In a move that all but guarantees success in a vote next week, he acceded last night to one of the key demands of MEPs by promising to "examine seriously" any vote calling for the head of an individual commissioner. At present the parliament can only vote to expel the entire commission.
The promise, made as the parliament finished its grilling of would-be commissioners, was welcomed by Hans-Gert Pottering, who said he will recommend that the 233-strong centre-right bloc he leads votes to approve the commission. He hailed the move as a "great step forward in the process of democracy and accountability", saying Mr Prodi had "agreed to my proposals". He would recommend "that the commission is allowed to start work".
That appeared to marginalise the 36 British Conservatives, who said that they would vote against the commission, as promised in their election manifesto.

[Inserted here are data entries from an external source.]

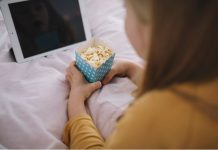 Просмотр фильмов вечерами: искусство отдыха и вдохновения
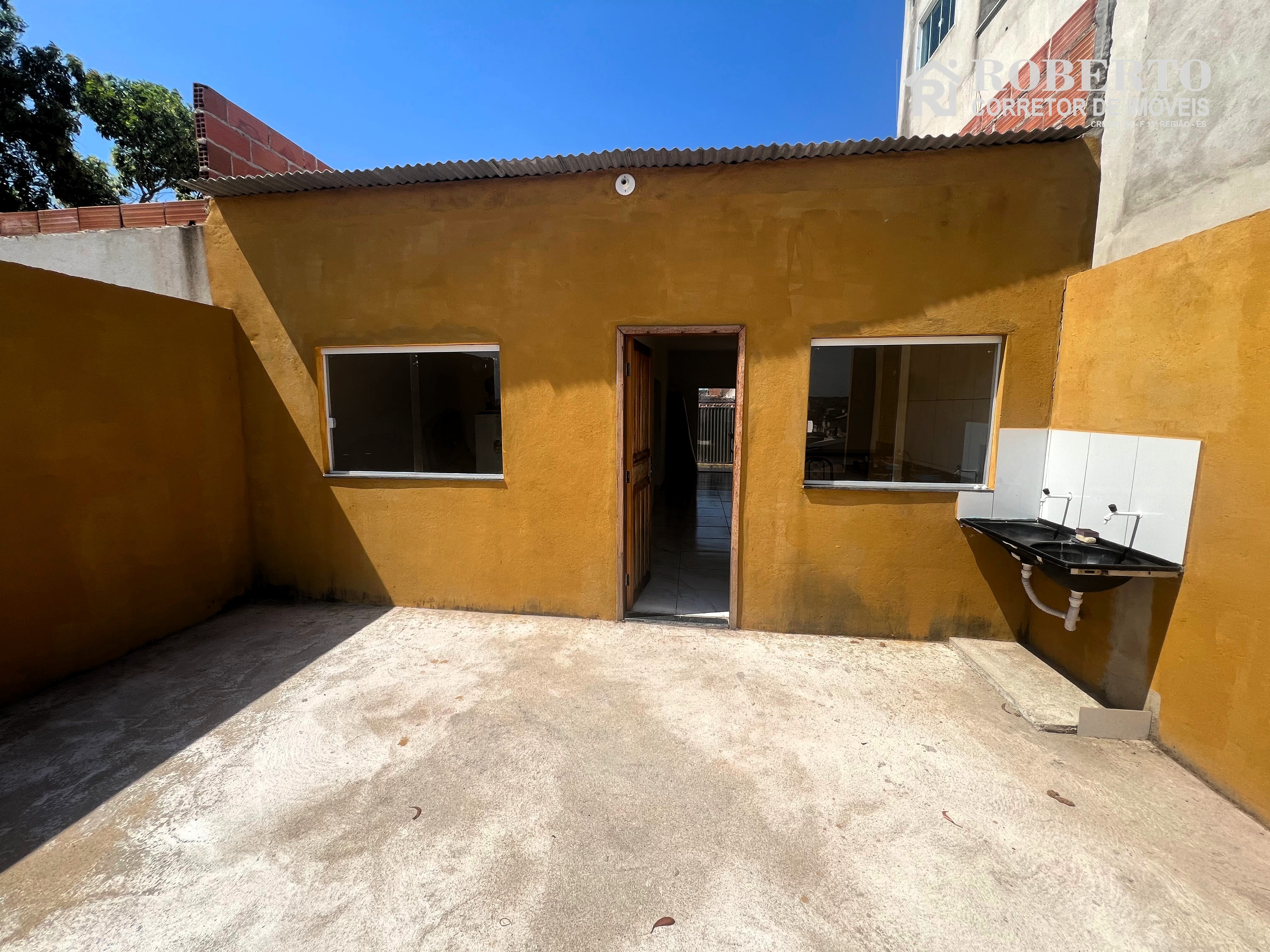 Casa à venda com 2 quartos, 100m² - Foto 3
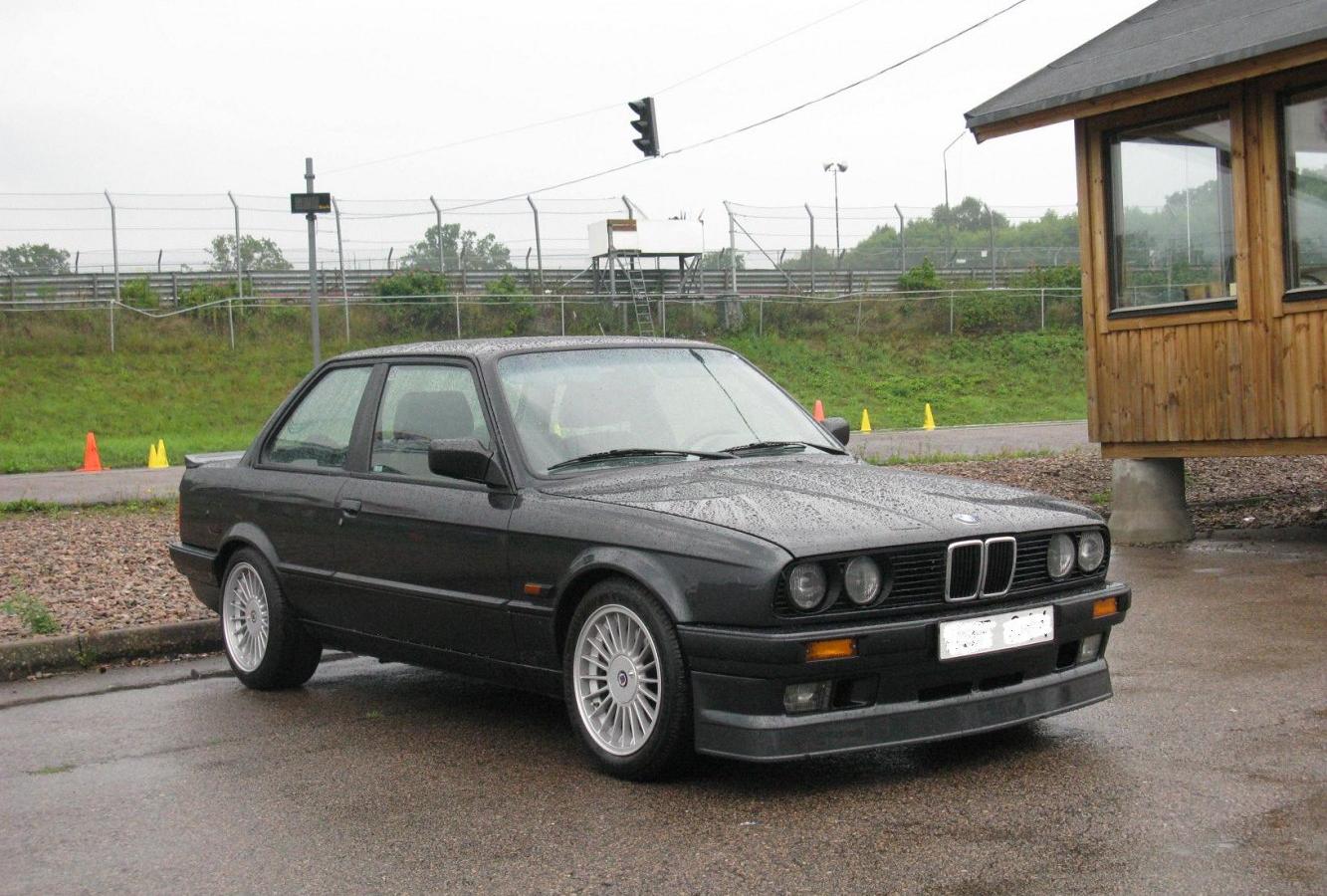 Alpina B6 (E30)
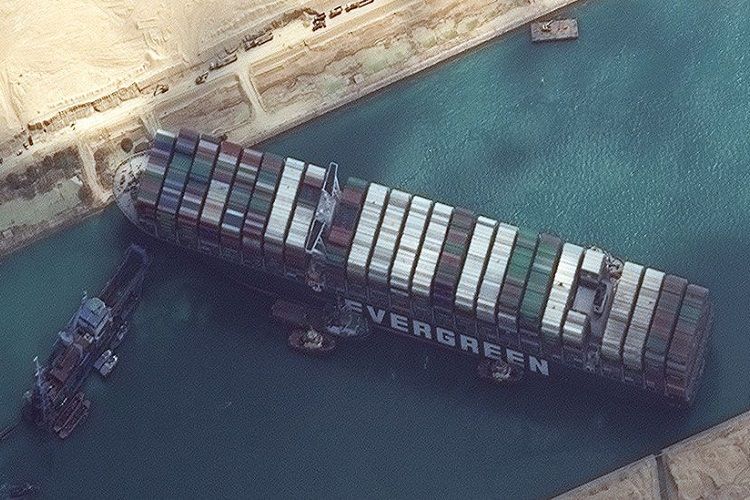 "WSJ": Süveyş kanalında ilişib qalan "Ever Given" gəmisinin çıxarılması martın 27-də mümkün ola bilər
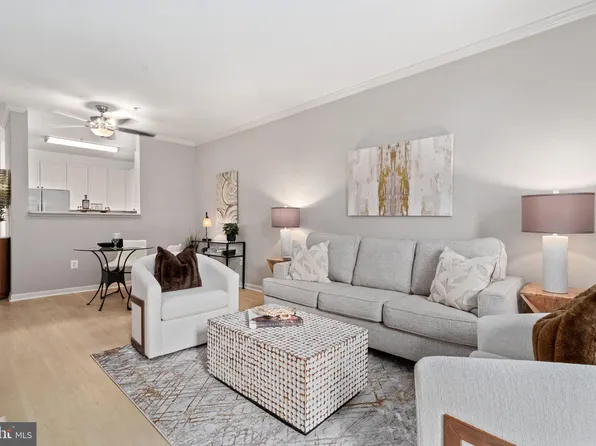 2710 Bellforest Ct APT 310, Vienna, VA 22180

Mr Prodi's promise is an elegant compromise because, while it offers the parliament more influence, it does not bind the incoming president or extend the powers that the parliament has under treaty. In a statement after meeting leaders of the biggest groups of MEPs, Mr Prodi said that when the parliament expresses a lack of confidence in any individual, "I will examine seriously whether I should request that member to resign".
He also pledged to "take the utmost account of any requests" from MEPs to the commission consistent with existing law to submit new legislative proposals.
Earlier yesterday Neil Kinnock, European vice-president-designate, set the scene for a clash over reforms in Brussels by promising a purge of incompetent bureaucrats. Officials judged by their seniors to be under- performing would be offered options including re-training but ultimately would be pressed to "pursue their careers elsewhere". He said: "I cannot have a tiny minority not up to the job having an impact on those who are up to the job."
Mr Kinnock, due to produce a blueprint for reform in February, promised to get rid of automatic promotion, a feature of bureaucratic life in Brussels, where length of service is still rewarded over perceived ability. He also pledged not only to shake up the "management and mentality" of the service but also to "put a premium on management skill and performance as a condition of appointment, promotion and responsibility in a way that has never been done in the commission before".
In another controversial initiative, he highlighted the system under which "national experts" are seconded to Brussels, and promised to encourage the reverse, with Brussels bureaucrats being sent out to national and local government in member-states.
In a combative performance, Mr Kinnock denied any personal blame for the failures of the discredited European Commission of which he was a member and which he described as a "preventable tragedy".
He explained why he decided to take part in the collective resignation of the old commission team after an inquiry report which highlighted lax management, cronyism and nepotism.
"I accepted collective responsibility because in the circumstances I felt we could do no other, and I counselled in the commission for resignation, which I intended to take in any event when I read the report.
"I could honestly say I accepted collective responsibility but I cannot honestly say I can accept individual guilt. In my conscience, in my heart and my own personal integrity, I did not feel stained. The whole series of events was a preventable tragedy."